### Exercise goal
Pictures in the records should not be copied, but every other part must be repeated exactly.

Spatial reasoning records
* * *

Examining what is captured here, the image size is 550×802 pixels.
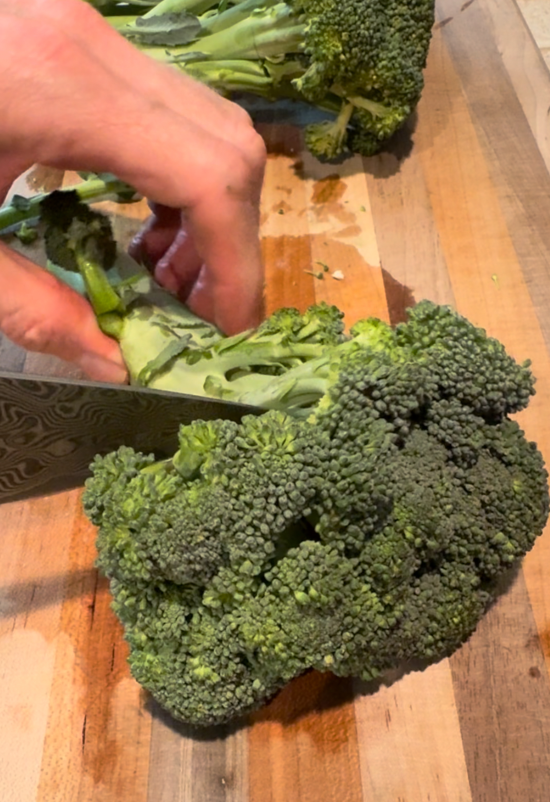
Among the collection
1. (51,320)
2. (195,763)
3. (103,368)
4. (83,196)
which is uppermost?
(83,196)

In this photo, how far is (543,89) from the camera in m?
1.55

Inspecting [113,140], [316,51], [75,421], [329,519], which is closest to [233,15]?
[316,51]

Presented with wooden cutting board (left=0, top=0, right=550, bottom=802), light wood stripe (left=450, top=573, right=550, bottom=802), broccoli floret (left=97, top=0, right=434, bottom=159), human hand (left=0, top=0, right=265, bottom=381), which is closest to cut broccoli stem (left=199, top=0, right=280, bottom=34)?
broccoli floret (left=97, top=0, right=434, bottom=159)

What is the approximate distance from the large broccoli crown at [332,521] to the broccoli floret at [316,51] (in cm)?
70

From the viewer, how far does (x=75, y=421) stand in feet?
3.06

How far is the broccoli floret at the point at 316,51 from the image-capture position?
1.32 meters

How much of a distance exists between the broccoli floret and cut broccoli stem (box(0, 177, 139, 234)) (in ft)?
1.37

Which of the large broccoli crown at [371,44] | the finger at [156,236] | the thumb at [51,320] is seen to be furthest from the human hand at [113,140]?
the large broccoli crown at [371,44]

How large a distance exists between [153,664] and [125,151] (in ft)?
2.36

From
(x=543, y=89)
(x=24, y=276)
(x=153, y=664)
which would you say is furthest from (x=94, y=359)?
(x=543, y=89)

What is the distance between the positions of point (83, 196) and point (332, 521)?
74 cm

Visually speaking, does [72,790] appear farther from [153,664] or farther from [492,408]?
[492,408]

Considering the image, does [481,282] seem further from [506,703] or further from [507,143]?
[506,703]

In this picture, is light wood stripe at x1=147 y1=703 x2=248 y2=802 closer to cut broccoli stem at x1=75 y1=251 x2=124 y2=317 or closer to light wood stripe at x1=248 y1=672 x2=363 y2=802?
light wood stripe at x1=248 y1=672 x2=363 y2=802
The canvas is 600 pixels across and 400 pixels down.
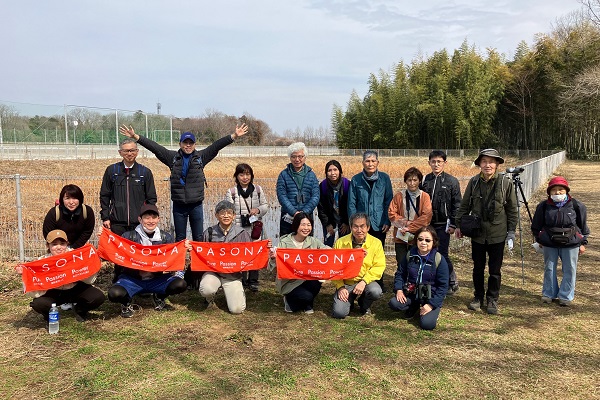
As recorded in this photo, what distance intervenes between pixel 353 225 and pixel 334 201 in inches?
35.1

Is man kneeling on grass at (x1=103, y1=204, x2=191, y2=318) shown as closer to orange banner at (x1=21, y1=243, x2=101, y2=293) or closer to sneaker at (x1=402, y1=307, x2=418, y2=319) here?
orange banner at (x1=21, y1=243, x2=101, y2=293)

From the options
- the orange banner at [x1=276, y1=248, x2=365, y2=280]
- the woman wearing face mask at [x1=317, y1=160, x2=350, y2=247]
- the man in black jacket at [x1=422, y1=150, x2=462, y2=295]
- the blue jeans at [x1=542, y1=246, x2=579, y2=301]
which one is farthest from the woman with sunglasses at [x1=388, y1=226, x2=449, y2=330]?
the blue jeans at [x1=542, y1=246, x2=579, y2=301]

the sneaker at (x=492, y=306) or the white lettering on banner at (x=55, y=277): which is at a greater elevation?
the white lettering on banner at (x=55, y=277)

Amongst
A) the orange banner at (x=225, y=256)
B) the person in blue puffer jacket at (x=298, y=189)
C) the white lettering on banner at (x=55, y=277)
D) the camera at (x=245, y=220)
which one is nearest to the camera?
the white lettering on banner at (x=55, y=277)

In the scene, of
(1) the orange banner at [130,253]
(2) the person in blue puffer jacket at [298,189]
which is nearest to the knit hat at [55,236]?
(1) the orange banner at [130,253]

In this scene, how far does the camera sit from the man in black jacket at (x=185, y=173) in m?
5.49

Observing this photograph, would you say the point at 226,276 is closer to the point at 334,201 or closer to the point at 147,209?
the point at 147,209

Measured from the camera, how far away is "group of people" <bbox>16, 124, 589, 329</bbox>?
466cm

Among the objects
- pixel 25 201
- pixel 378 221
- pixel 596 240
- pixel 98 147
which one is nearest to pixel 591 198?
pixel 596 240

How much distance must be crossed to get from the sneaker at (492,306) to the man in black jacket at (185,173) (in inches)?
142

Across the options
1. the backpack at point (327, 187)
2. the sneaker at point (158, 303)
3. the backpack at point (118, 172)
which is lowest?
the sneaker at point (158, 303)

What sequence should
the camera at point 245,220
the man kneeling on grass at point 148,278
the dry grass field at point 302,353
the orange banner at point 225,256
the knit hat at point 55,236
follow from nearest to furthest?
the dry grass field at point 302,353
the knit hat at point 55,236
the man kneeling on grass at point 148,278
the orange banner at point 225,256
the camera at point 245,220

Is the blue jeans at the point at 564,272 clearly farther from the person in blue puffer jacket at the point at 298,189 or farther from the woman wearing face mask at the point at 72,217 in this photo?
the woman wearing face mask at the point at 72,217

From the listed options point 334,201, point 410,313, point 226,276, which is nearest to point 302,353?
point 410,313
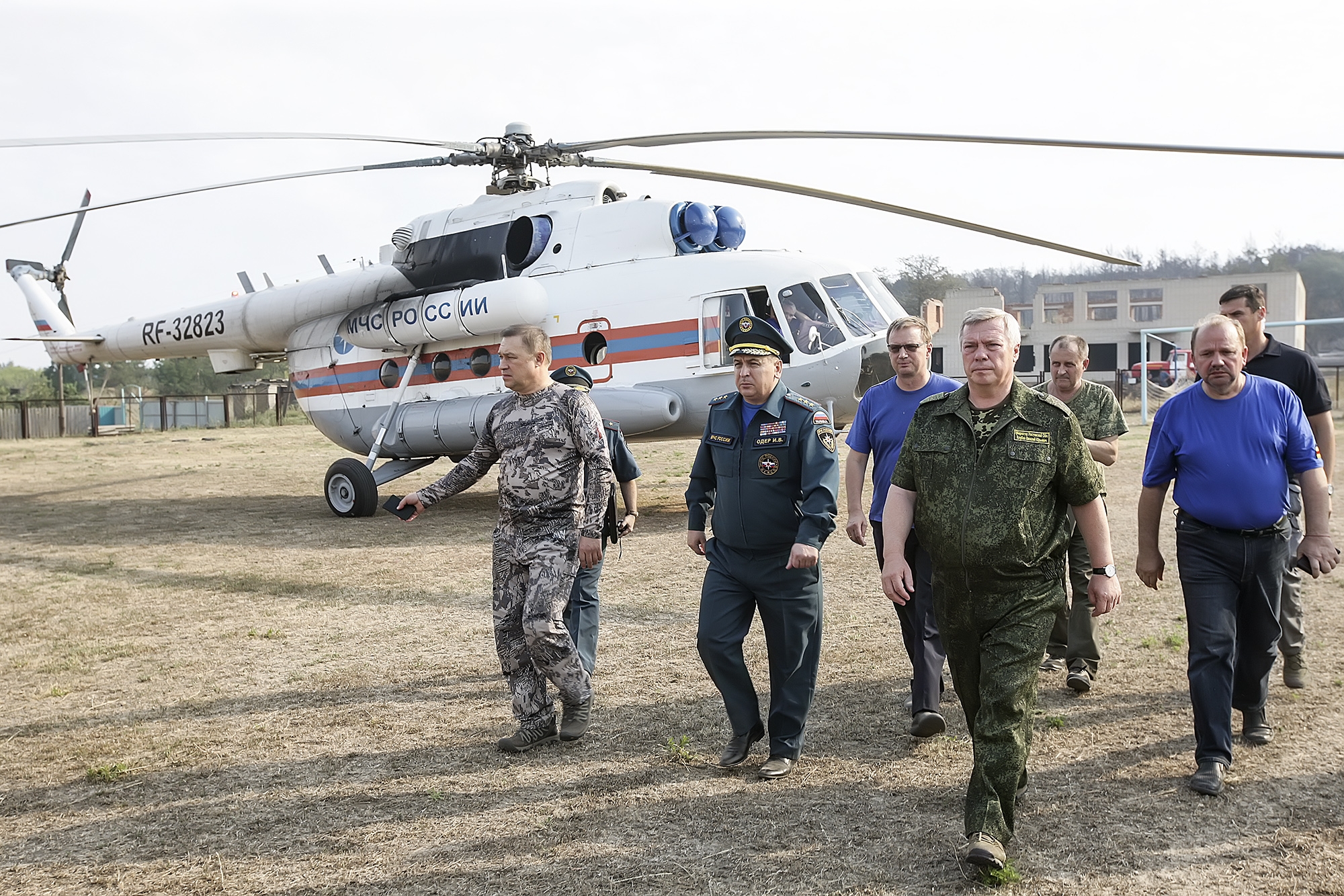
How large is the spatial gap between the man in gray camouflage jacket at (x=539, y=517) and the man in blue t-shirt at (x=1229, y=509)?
8.03 feet

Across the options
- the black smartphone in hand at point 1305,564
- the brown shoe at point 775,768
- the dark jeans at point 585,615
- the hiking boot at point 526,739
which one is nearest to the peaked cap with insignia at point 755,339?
the dark jeans at point 585,615

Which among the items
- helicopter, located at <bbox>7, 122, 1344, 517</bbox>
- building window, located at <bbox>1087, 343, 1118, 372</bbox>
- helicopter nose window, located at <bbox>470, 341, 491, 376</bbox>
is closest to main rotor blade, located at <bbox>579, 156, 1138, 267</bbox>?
helicopter, located at <bbox>7, 122, 1344, 517</bbox>

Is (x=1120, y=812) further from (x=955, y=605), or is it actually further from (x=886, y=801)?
(x=955, y=605)

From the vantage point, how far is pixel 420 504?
462 centimetres

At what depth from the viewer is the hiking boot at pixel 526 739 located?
4.54 m

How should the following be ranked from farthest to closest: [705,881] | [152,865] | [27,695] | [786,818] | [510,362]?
[27,695] → [510,362] → [786,818] → [152,865] → [705,881]

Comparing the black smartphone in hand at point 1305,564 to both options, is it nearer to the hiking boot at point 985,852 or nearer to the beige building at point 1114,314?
the hiking boot at point 985,852

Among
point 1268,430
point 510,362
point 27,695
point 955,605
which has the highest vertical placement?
point 510,362

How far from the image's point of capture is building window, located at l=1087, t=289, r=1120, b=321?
6222cm

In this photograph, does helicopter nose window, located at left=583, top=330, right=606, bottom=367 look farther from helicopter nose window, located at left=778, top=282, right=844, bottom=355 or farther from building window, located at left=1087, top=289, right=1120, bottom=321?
building window, located at left=1087, top=289, right=1120, bottom=321

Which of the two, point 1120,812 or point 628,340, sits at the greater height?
point 628,340

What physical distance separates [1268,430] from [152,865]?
14.5 feet

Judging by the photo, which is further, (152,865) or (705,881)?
(152,865)

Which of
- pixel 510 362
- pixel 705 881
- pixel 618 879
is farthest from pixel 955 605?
pixel 510 362
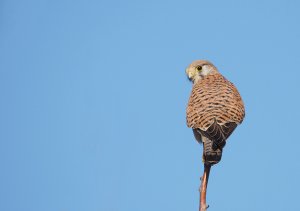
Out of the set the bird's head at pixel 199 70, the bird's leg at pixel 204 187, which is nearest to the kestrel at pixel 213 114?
the bird's leg at pixel 204 187

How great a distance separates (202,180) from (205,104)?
2058 mm

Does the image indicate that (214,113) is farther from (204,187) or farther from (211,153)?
(204,187)

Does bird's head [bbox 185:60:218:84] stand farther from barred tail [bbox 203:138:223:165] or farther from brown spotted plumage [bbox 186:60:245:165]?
barred tail [bbox 203:138:223:165]

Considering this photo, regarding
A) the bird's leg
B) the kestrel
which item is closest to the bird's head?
the kestrel

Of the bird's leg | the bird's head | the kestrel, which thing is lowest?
the bird's leg

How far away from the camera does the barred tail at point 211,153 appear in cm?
528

* * *

### Answer to the task
Examining what is captured here, the image size is 550×802 pixels.
Among the collection
1. (51,320)
2. (195,763)
3. (103,368)
4. (83,196)
which is uppermost?
(83,196)

In this photo, how far is (543,89) from the camera in m?
1.55

Inspecting [113,140], [316,51], [75,421], [329,519], which is closest to [233,15]?
[316,51]

Presented with wooden cutting board (left=0, top=0, right=550, bottom=802), light wood stripe (left=450, top=573, right=550, bottom=802), broccoli floret (left=97, top=0, right=434, bottom=159), human hand (left=0, top=0, right=265, bottom=381), which is closest to cut broccoli stem (left=199, top=0, right=280, bottom=34)?
broccoli floret (left=97, top=0, right=434, bottom=159)

What is the approximate distance from the large broccoli crown at [332,521] to the broccoli floret at [316,51] (in cm)?
70

From the viewer, how far does (x=75, y=421) stand in feet?
3.06

How far is the broccoli floret at the point at 316,51 from the image-capture position?
1.32 meters

How much of a distance exists between the broccoli floret and cut broccoli stem (box(0, 177, 139, 234)) (in ft)?
1.37

Which of the large broccoli crown at [371,44] | the finger at [156,236] | the thumb at [51,320] is seen to be furthest from the human hand at [113,140]?
the large broccoli crown at [371,44]

How large a distance exists between [153,664] and [125,151] (in ft)?
2.36

From
(x=543, y=89)
(x=24, y=276)
(x=153, y=664)
which would you say is furthest from (x=94, y=359)?
(x=543, y=89)

What is the distance between the positions of point (83, 196) and point (332, 521)?
74 cm

Visually speaking, does [72,790] appear farther from [153,664] or farther from [492,408]?
[492,408]

Considering the image, does [481,282] seem further from [506,703] or further from [507,143]?
[506,703]

In this picture, is light wood stripe at x1=147 y1=703 x2=248 y2=802 closer to cut broccoli stem at x1=75 y1=251 x2=124 y2=317 or closer to light wood stripe at x1=248 y1=672 x2=363 y2=802?
light wood stripe at x1=248 y1=672 x2=363 y2=802
The canvas is 600 pixels across and 400 pixels down.
As recorded in this photo, what distance intervenes between pixel 353 225 and pixel 334 201 in inches?
35.1

Is man kneeling on grass at (x1=103, y1=204, x2=191, y2=318) shown as closer to orange banner at (x1=21, y1=243, x2=101, y2=293) or closer to sneaker at (x1=402, y1=307, x2=418, y2=319) here?
orange banner at (x1=21, y1=243, x2=101, y2=293)

From the options
- the orange banner at [x1=276, y1=248, x2=365, y2=280]
- the woman wearing face mask at [x1=317, y1=160, x2=350, y2=247]
- the man in black jacket at [x1=422, y1=150, x2=462, y2=295]
- the blue jeans at [x1=542, y1=246, x2=579, y2=301]
which one is farthest from the woman with sunglasses at [x1=388, y1=226, x2=449, y2=330]?
the blue jeans at [x1=542, y1=246, x2=579, y2=301]

the sneaker at (x=492, y=306) or the white lettering on banner at (x=55, y=277): which is at a greater elevation?
the white lettering on banner at (x=55, y=277)

Amongst
A) the orange banner at (x=225, y=256)
B) the person in blue puffer jacket at (x=298, y=189)
C) the white lettering on banner at (x=55, y=277)
D) the camera at (x=245, y=220)
which one is nearest to the camera?
the white lettering on banner at (x=55, y=277)

In the scene, of
(1) the orange banner at [130,253]
(2) the person in blue puffer jacket at [298,189]
which is nearest to the knit hat at [55,236]?
(1) the orange banner at [130,253]

In this scene, how far does the camera sit from the man in black jacket at (x=185, y=173) in m?
5.49

Observing this photograph, would you say the point at 226,276 is closer to the point at 334,201 or closer to the point at 147,209?
the point at 147,209

Measured from the camera, how far away is "group of people" <bbox>16, 124, 589, 329</bbox>?
466cm

Among the objects
- pixel 25 201
- pixel 378 221
- pixel 596 240
- pixel 98 147
which one is nearest to pixel 591 198?
pixel 596 240

How much distance must be crossed to get from the sneaker at (492,306) to the man in black jacket at (185,173) (in inches)?
142

Across the options
1. the backpack at point (327, 187)
2. the sneaker at point (158, 303)
3. the backpack at point (118, 172)
which is lowest?
the sneaker at point (158, 303)

What sequence should
the camera at point 245,220
the man kneeling on grass at point 148,278
the dry grass field at point 302,353
the orange banner at point 225,256
the knit hat at point 55,236
follow from nearest to furthest?
the dry grass field at point 302,353
the knit hat at point 55,236
the man kneeling on grass at point 148,278
the orange banner at point 225,256
the camera at point 245,220

Is the blue jeans at the point at 564,272 clearly farther from the person in blue puffer jacket at the point at 298,189 or farther from the woman wearing face mask at the point at 72,217 in this photo?
the woman wearing face mask at the point at 72,217

From the listed options point 334,201, point 410,313, point 226,276, which is nearest to point 302,353?
point 410,313
How large is the spatial gap between the man in gray camouflage jacket at (x=539, y=517) and the man in blue t-shirt at (x=1229, y=509)?
8.03 feet

Across the options
- the black smartphone in hand at point 1305,564
- the brown shoe at point 775,768
- the dark jeans at point 585,615
- the hiking boot at point 526,739
which one is nearest to the peaked cap with insignia at point 755,339?
the dark jeans at point 585,615

Which among the items
- helicopter, located at <bbox>7, 122, 1344, 517</bbox>
- building window, located at <bbox>1087, 343, 1118, 372</bbox>
- helicopter nose window, located at <bbox>470, 341, 491, 376</bbox>
is closest to main rotor blade, located at <bbox>579, 156, 1138, 267</bbox>?
helicopter, located at <bbox>7, 122, 1344, 517</bbox>

Is (x=1120, y=812) further from (x=955, y=605), or is it actually further from (x=886, y=801)?
(x=955, y=605)

From the vantage point, how far is pixel 420 504?
462 centimetres

At what depth from the viewer is the hiking boot at pixel 526 739 located?
4.54 m

How should the following be ranked from farthest to closest: [705,881] | [152,865] | [27,695] | [786,818] | [510,362]?
[27,695] → [510,362] → [786,818] → [152,865] → [705,881]

Comparing the black smartphone in hand at point 1305,564 to both options, is it nearer to the hiking boot at point 985,852 or nearer to the beige building at point 1114,314?
the hiking boot at point 985,852

Among
point 1268,430
point 510,362
point 27,695
point 955,605
which has the highest vertical placement?
point 510,362

How far from the image's point of capture is building window, located at l=1087, t=289, r=1120, b=321?
6222cm

In this photograph, does helicopter nose window, located at left=583, top=330, right=606, bottom=367 look farther from helicopter nose window, located at left=778, top=282, right=844, bottom=355 or farther from building window, located at left=1087, top=289, right=1120, bottom=321?
building window, located at left=1087, top=289, right=1120, bottom=321

Which of the two, point 1120,812 or point 628,340, sits at the greater height?
point 628,340

What physical distance separates [1268,430] from [152,865]?
14.5 feet

Judging by the photo, which is further, (152,865) or (705,881)?
(152,865)

Which of
- pixel 510 362
- pixel 705 881
- pixel 618 879
is farthest from pixel 955 605?
pixel 510 362
Out of the set the bird's head at pixel 199 70, the bird's leg at pixel 204 187, which is nearest to the kestrel at pixel 213 114?
the bird's leg at pixel 204 187

How great a distance separates (202,180) from (205,104)?
2058 mm

Does the image indicate that (214,113) is farther from (204,187) or farther from (211,153)?
(204,187)

Does bird's head [bbox 185:60:218:84] stand farther from barred tail [bbox 203:138:223:165] or farther from brown spotted plumage [bbox 186:60:245:165]?
barred tail [bbox 203:138:223:165]

Considering this photo, regarding
A) the bird's leg
B) the kestrel
which item is closest to the bird's head?
the kestrel

Of the bird's leg | the bird's head | the kestrel, which thing is lowest?
the bird's leg

How far away from the camera does the barred tail at point 211,153 appear in cm?
528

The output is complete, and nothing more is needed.